== REQUIREMENT ==
Lay out everything from the line containing "How far from" down to the last line of the records as a JSON list of strings, one string per line, with blank lines left out.

── RECORDS FOR THE TASK ──

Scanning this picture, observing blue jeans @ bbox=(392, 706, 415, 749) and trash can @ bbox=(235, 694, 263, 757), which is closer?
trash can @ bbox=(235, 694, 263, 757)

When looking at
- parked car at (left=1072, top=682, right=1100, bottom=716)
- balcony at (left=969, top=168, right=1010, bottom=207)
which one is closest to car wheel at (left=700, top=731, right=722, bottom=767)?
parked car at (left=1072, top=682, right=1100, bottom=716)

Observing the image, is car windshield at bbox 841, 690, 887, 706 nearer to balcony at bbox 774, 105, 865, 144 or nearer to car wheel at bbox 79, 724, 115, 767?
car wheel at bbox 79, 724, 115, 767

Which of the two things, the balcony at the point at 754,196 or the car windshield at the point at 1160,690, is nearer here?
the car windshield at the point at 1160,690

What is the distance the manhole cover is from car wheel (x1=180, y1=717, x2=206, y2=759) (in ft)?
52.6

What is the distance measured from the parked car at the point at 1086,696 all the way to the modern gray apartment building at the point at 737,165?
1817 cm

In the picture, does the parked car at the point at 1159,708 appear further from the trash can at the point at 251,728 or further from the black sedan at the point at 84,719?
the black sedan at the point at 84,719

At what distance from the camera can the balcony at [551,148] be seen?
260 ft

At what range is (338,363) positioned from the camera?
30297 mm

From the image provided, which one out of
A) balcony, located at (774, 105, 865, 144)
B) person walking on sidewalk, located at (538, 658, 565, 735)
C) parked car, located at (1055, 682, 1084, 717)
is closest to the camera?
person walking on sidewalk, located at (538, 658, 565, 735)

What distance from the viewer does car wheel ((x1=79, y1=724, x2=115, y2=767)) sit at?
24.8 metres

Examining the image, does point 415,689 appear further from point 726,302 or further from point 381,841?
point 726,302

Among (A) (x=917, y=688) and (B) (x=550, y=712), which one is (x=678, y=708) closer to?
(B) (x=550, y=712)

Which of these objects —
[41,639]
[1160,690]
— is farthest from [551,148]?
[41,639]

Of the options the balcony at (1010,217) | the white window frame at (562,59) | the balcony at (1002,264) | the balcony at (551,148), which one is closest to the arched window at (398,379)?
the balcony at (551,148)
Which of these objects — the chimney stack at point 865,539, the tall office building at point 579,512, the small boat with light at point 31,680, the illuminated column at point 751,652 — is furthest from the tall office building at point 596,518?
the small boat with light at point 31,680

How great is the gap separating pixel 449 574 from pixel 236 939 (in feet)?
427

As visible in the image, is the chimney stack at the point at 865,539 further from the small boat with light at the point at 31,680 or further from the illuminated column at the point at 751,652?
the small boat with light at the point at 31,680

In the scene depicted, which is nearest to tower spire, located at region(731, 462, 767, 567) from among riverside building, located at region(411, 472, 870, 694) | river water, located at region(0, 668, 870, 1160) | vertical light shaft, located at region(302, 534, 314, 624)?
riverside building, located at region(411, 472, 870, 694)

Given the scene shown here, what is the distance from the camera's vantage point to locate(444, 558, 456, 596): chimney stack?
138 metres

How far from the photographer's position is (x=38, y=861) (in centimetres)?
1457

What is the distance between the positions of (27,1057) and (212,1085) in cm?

───

== EXERCISE OUTPUT ==
[
  "How far from the photographer's position is (x=38, y=861) (in centimetres)?",
  "1457",
  "What is the distance between the positions of (27,1057) and (212,1085) in cm?"
]